Review – MAY CONTAIN SPOILERS

This book was pleasant enough but it left me wanting more from it.

I could tell while reading it that it was her first book. Like I said pleasant and enjoyable, but it was kind of like just having something to pretty to look at much not really providing anything that I could actually take hold or sink my teeth into with much substance. Yes, it has the classic kind of Austen themes about women in that day an age, the way they think and behave and what not, as well as how teenage’s acted then. But I didn’t really take anything away from this story.

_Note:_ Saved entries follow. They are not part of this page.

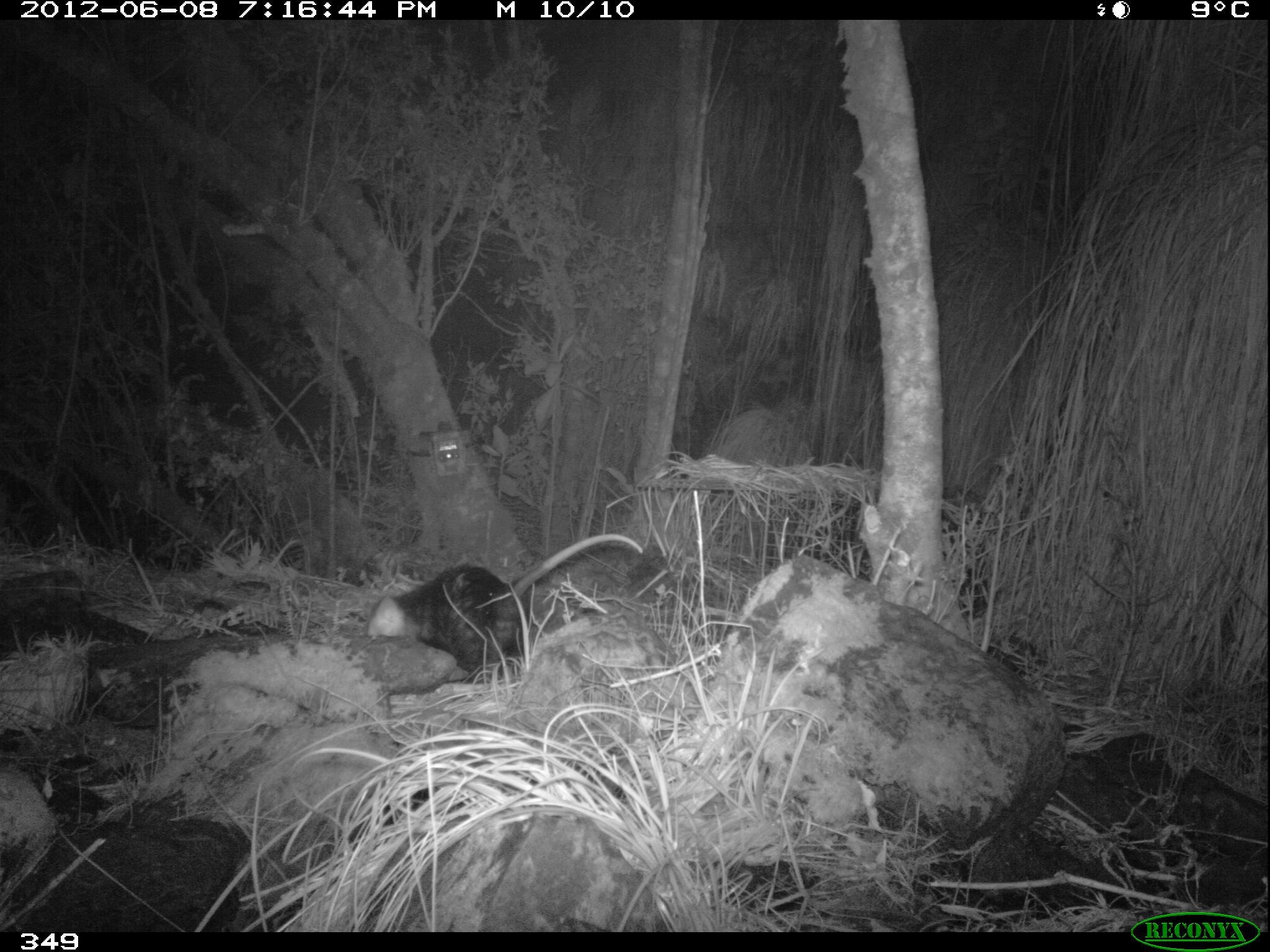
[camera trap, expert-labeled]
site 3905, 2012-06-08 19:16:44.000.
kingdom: Animalia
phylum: Chordata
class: Mammalia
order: Didelphimorphia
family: Didelphidae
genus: Didelphis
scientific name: Didelphis pernigra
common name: andean white-eared opossum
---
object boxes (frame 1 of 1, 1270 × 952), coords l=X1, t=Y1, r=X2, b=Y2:
didelphis pernigra: l=366, t=533, r=644, b=677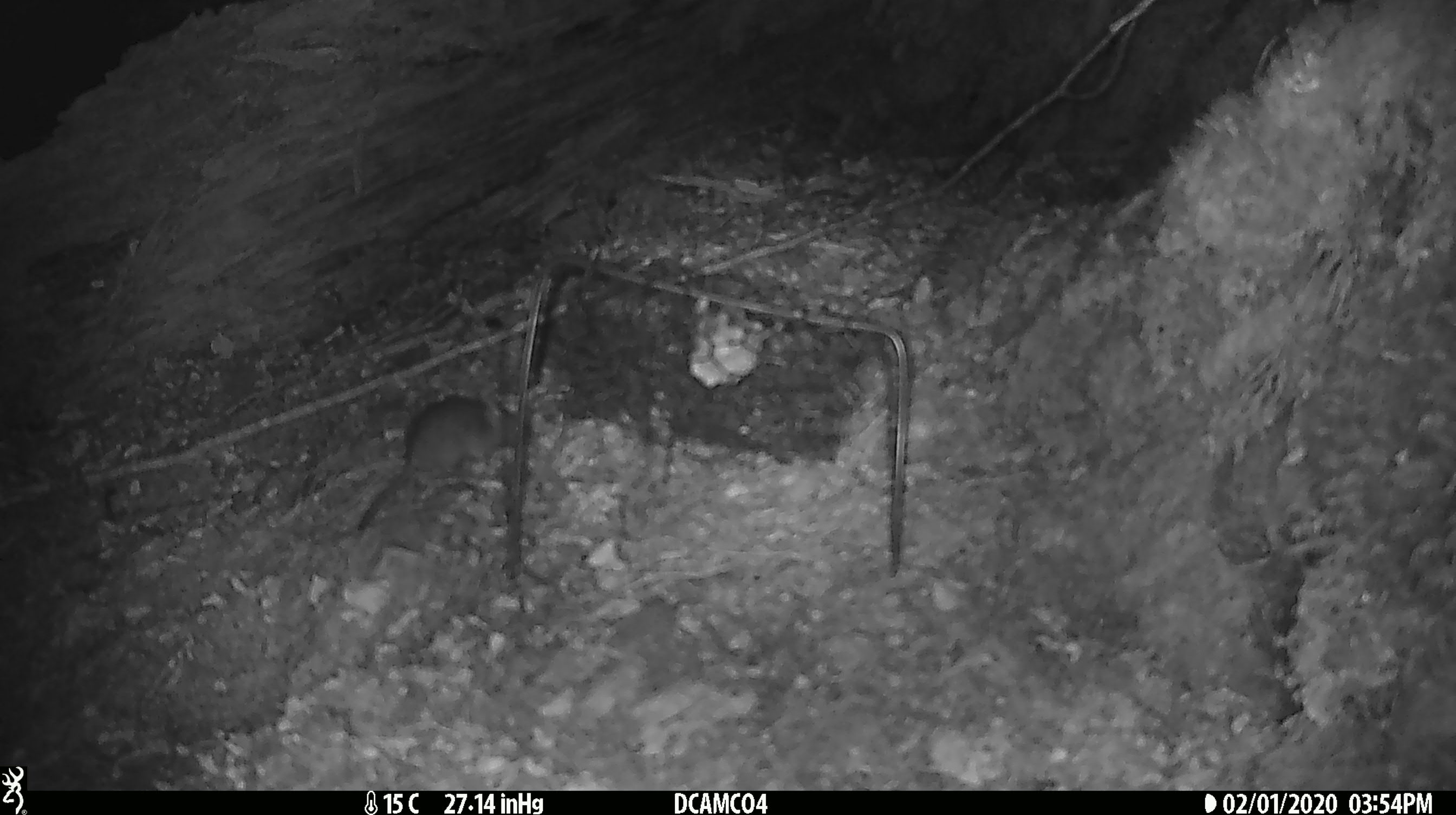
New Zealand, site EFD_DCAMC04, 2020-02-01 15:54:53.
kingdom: Animalia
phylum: Chordata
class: Mammalia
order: Rodentia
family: Muridae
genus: Mus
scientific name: Mus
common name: mouse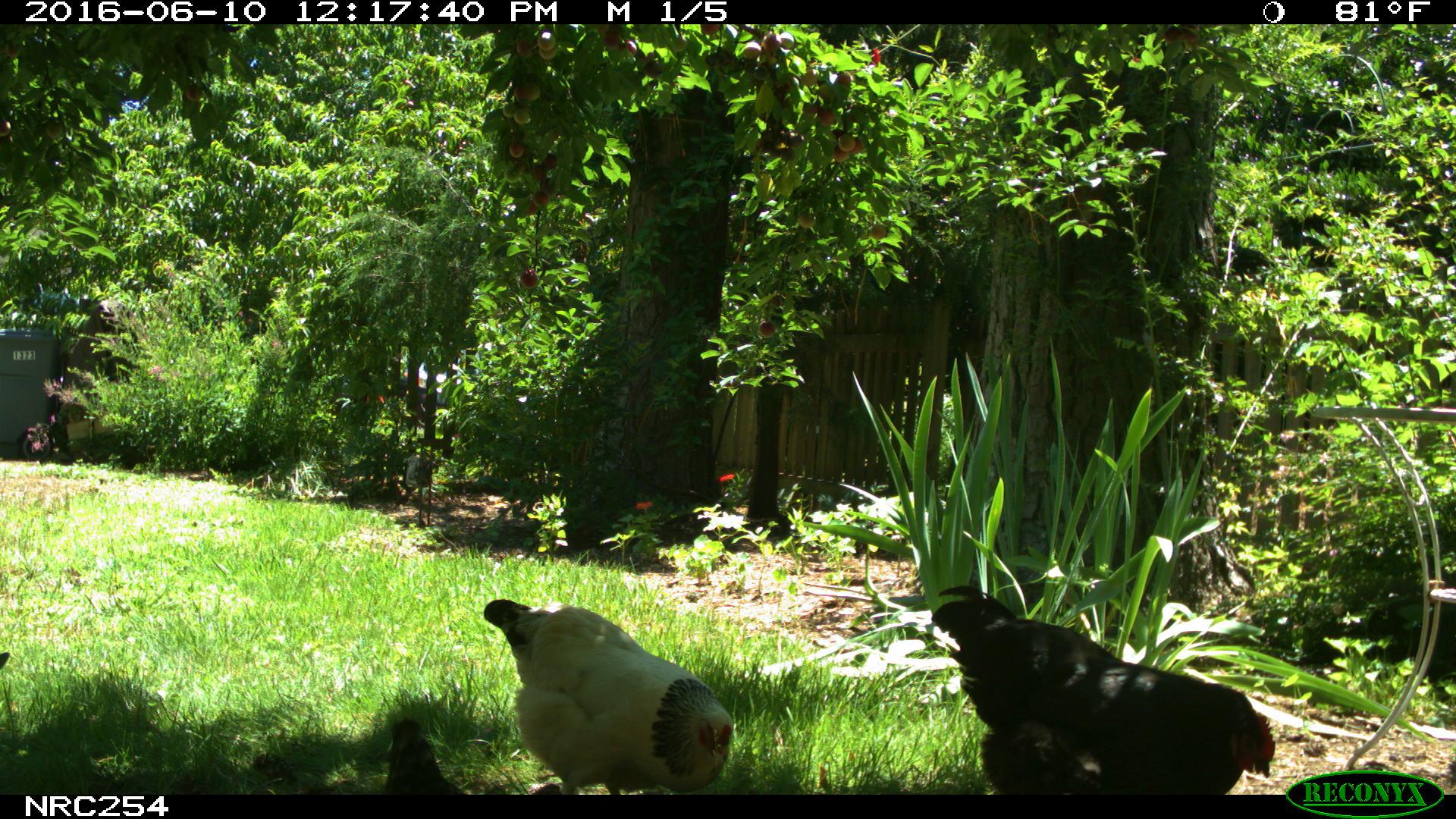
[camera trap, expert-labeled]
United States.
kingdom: Animalia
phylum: Chordata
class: Aves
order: Galliformes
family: Phasianidae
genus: Gallus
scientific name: Gallus gallus domesticus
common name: domestic chicken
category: Chicken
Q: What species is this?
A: Chicken (domestic chicken) (Gallus gallus domesticus).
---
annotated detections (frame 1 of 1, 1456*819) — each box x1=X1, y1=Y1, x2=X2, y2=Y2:
Chicken: x1=929, y1=566, x2=1288, y2=806; x1=475, y1=587, x2=744, y2=804; x1=373, y1=707, x2=451, y2=789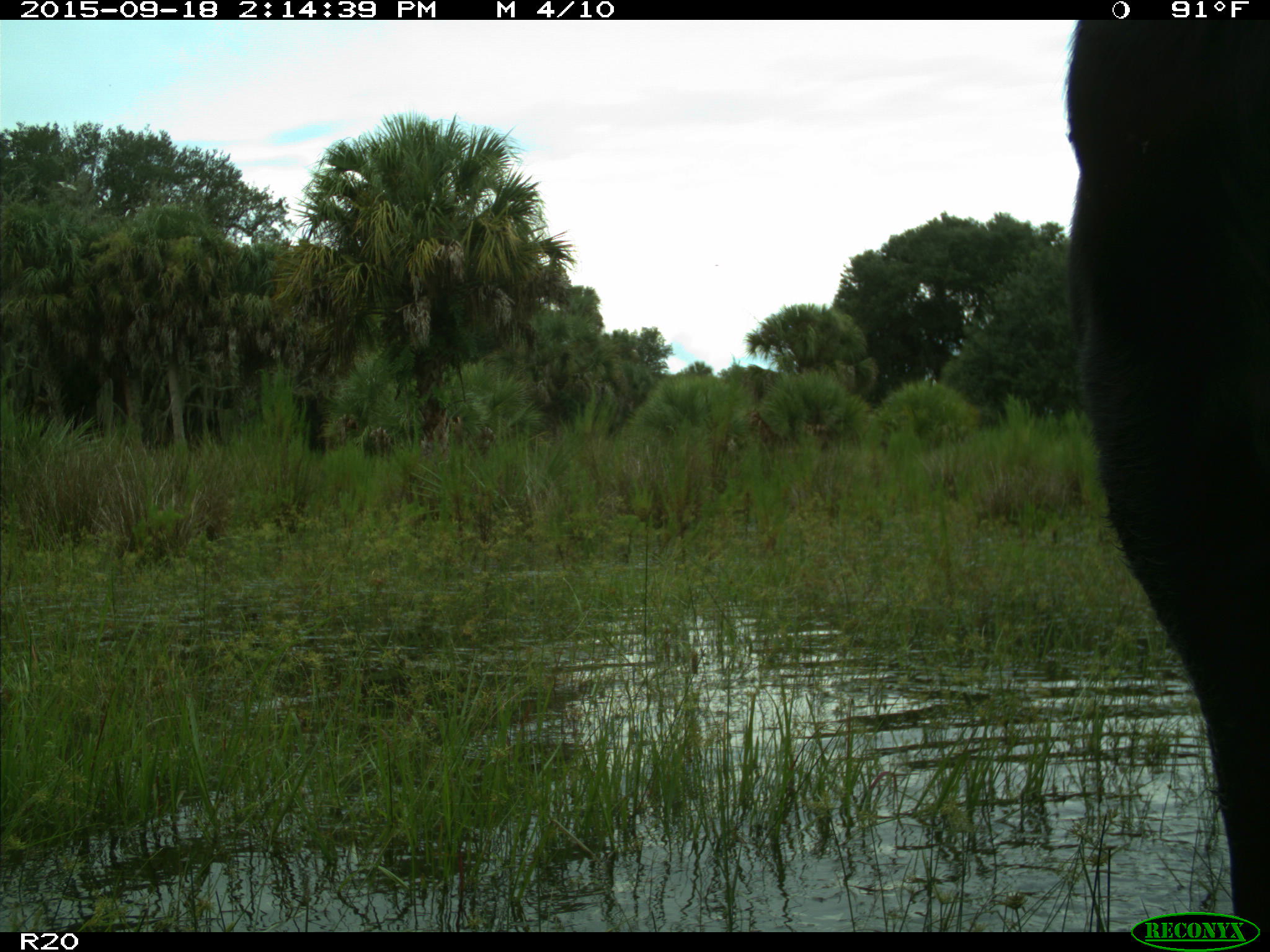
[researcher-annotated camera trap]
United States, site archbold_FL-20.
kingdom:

It did take me a moment to get into the writing style but once I did it didn’t really hinder my reading all that much. I do think they say things in the longest form possible sometimes and the grand sentences were not always needed, but its not that big an issue.

Our setting of the story is starts off in Bath with our main character Catherine and things move sort of slow while we are here. You meet some good people and you meet some really really horrid people who I just couldn’t stand. John Thorpe was basically one of the rudest and just stupid characters I ever came across. I kind of wanted to shake Catherine for putting up with his disgusting behavior for as long as she did. His sister Isabella did not start off quite so bad but ultimately proved that she is just a shallow and two-faced person. We also meet Eleanor and her brother Henry Tilney which are pretty much the exact opposite of the Thorpes. I really liked these characters and thought Henry was a bit of a hunk.

Of course, he had me completely won over when he stated:

The person, be it gentleman or lady, who has not pleasure in a good novel, must be intolerably stupid.

All I could think was YES, YES! Specially John.

The story doesn’t really pick up until we move onto the Tilney house called Northanger Abbey. Here Catherine lets her horror book loving mind get the best of her and she starts thinking up and believing the most silly things ever. Like that Henry and Eleanor’s father did something horrible to their mother like kill her or lock her up in a certain section of the house. Its one thing to imagine things like this but its another to actually believe it which is what Catherine did. She barely knew him and really he had only been nice to her until he found out she had no money.

The ending of this book really annoyed me. The conclusion of the love between Catherine and Henry was kind of just like a side sentence at the end and while they ended up together, it seemed really slap dashed to me.

So, if you like Austen I would recommend this book to you just so you can have a look yourself. But I wouldn’t except anything amazing from it.